Apre la bocca, la richiude. Stesso processo una seconda volta. Ride, l'umano, le parole a non voler abbandonare la gola. Le iridi ora a squadrare le proprie mani, vene impazzite.

«Perché sei qui?»

Un mormorio, duplice del primo; il licantropo inghiotte saliva.

«In questa macchina.»

Aggiunge, stringendo le dita, nocche bianche, voltando il capo ad osservare - per pochi millisecondi - il giovane alla sua destra. Quasi ad ammirare.

«Perché sono sceso a metà percorso da quella di Scott, prendendovi posto.»

La replica è tagliente, non comune per lui, il respiro accelerato, il tamburellare più vivace. Ancora ed ancora.

«Stiles.»

«Non sono niente, per te? Non valgo neppure gli ultimi istanti della tua vita? Dopo tutto quello che-»

Non continua, lascia la frase a metà, si morde la lingua, non lo dice a voce alta. Nessuno dei due lo ha mai fatto. 

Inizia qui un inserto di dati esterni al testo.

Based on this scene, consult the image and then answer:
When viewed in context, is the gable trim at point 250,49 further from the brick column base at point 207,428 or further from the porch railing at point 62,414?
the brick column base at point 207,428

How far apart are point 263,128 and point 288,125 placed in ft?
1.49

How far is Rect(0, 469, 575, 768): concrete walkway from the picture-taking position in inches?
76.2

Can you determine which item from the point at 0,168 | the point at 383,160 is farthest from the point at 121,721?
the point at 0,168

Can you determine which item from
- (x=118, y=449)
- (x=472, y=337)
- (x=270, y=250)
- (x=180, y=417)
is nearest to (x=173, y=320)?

Attrazione, e desiderio, notti incandescenti, baci, corpi nudi, avvinghiati dentr'un letto ampio, lenzuola brinate, indimenticabile.

Il motore accelera, ed un soffio - un quarto di risata - viene emesso dalla bocca di Derek, il capo a scuotere lievemente.

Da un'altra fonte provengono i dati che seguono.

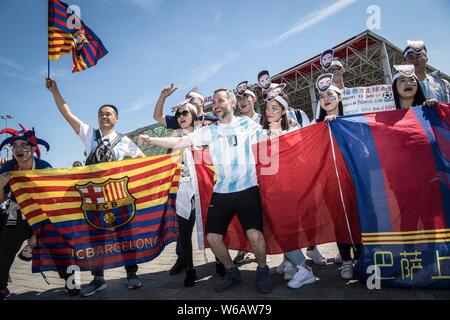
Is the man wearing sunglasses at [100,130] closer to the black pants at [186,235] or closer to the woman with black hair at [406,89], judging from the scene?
the black pants at [186,235]

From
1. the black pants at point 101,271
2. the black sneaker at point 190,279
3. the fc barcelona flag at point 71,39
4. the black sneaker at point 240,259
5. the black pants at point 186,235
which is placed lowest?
the black sneaker at point 240,259

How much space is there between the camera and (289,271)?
329 centimetres

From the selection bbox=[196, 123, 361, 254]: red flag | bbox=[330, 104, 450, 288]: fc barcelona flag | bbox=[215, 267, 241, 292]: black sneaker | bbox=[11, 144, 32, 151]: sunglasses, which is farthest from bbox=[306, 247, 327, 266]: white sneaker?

«Ed io quanto valgo, per te? Le vite di tutti quelli che ti circondano?»

Domanda allora, astuto, corretto, innegabile la veridicità di tale affermazione.

Stiles stringe in due pugni le mani, cerca e distoglie lo sguardo dall'altro; pelle nell'aria, ossa contro la materia della portiera, colpita veementemente.

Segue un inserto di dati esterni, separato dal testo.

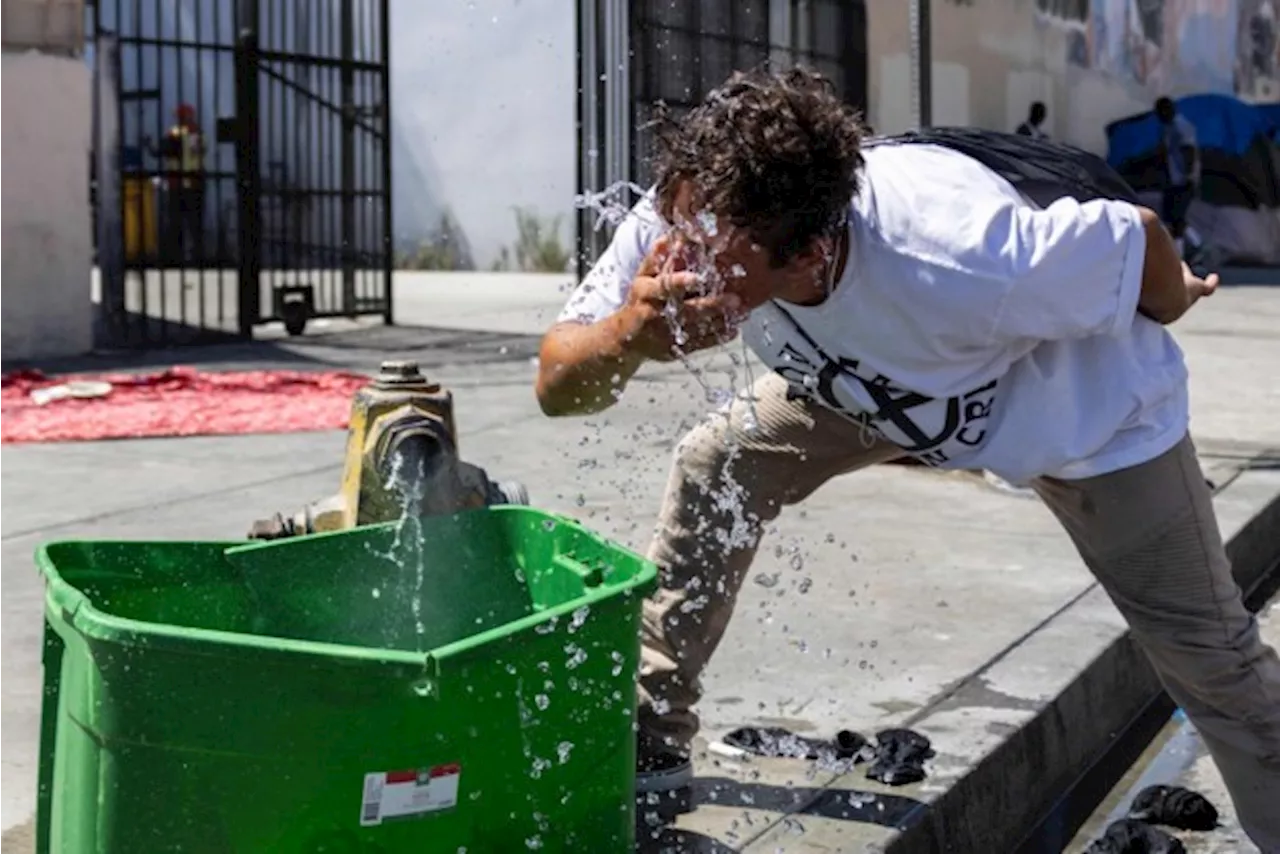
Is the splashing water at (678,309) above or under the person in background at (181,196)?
under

Derek morde il proprio labbro inferiore, voltando il capo nella direzione opposta, guardando altrove, nel buio, dove dovrebbe essere, la sua dimora e regno.

«Lo sai,»

Stiles chiude gli occhi, l'oscurità a circondarlo, battiti cardiaci nel petto e sulla punta della lingua.

«perché sono qui.»

Derek, esitante, manda giù per le vie respiratorie nuovo ossigeno, le iridi ad alternare la visione della strada, dello specchietto retrovisore - chi li segue - al volto costellato di Stiles, arreso e sprofondato in quel sedile, inerme. In attesa di qualcosa, qualsiasi, perduta la vista per poter udir ed incanalare meglio una risposta.

 Passarono minuti, ore, secondi.

«Chiudi gli occhi.»

Stiles li apre, trovando l'altro paio fissi nei propri, la melodia conclusa, il silenzio a volare tra le loro bocche, unici rumori esterni e quelli dei loro respiri.

«Perché?»

Sono dipendenti, l'uno dall'altro, per tutta la durata di tempo da cui la domanda è emessa a quando viene datale una risposta.

«La strada per dove apparteniamo è ancora lontana.»